When we implemented the versioning feature, we anticipated that many operations on versioned objects would be based on previous versions. For example, a COPY operation on a previous version creates a new version. At that time, we chose to allow the reuse of EC segments between versions. This means that a COPY of an EC version creates a new version, but only a new manifest is created. The segment reuse means that for many use cases, there is a data savings in the cluster for using EC with versioning.

Everything comes at a cost. In this case, the health processor needs to do more work to determine if some manifest version still mentions a particular segment. Without versioning, the presence of a “final” delete marker is sufficient enough of a signal that there is no manifest that has the segment. In the versioning case, there is some element of doubt as to whether there may be some version of the manifest that wasn’t linked properly in the versioning chain, or that was offline at the wrong time, or there was some sort of network error and the manifest exists but couldn’t be found for some reason.

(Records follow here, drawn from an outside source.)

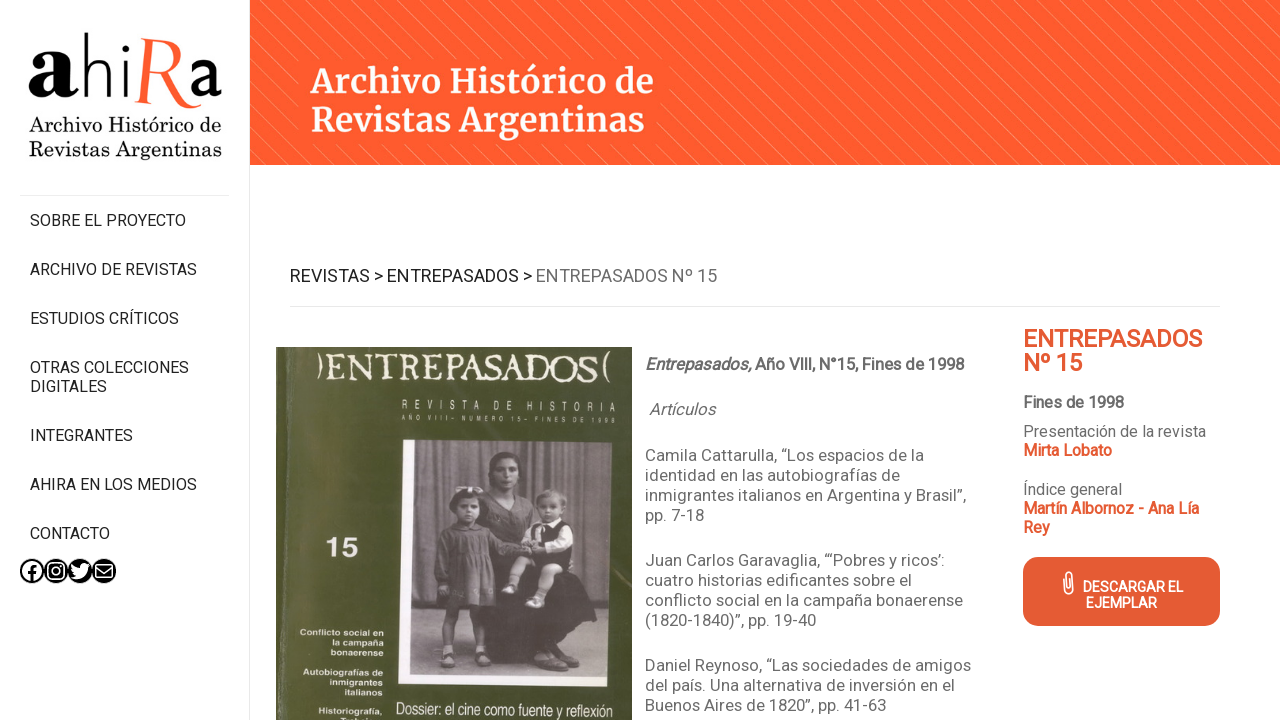

--- FILE ---
content_type: application/javascript
request_url: https://ahira.com.ar/wp-content/themes/rhino/assets/js/rhino.js?ver=2.1.0
body_size: 131
content:
jQuery(function ($) {
    var vmiddled = $('.vmiddled-container .wpb_wrapper');
    var top;
    vmiddled.each(function () {
        top = $(this).parent().height() / 2;
        $(this).css({top: top});
    });

    $('.mobile.navigation-top-controller').on({
        click: function () {
            var nav = $('header.mobile .navigation-top');
            nav.toggleClass('visible');
        }
    });
});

In this case, we age out the segments by some number of consecutive examinations of the segment before actually deleting it. This means that segment reclamation can take 5 or more HP cycles in a versioned bucket. For many clusters, this may take a year or more.

This segment cleanup issue disproportionately impacts clusters with a high turnover of objects in one or more versioned bucket. Most Veeam buckets fit this profile.

We don’t have a silver bullet solution here, but there are a number of things to consider and monitor.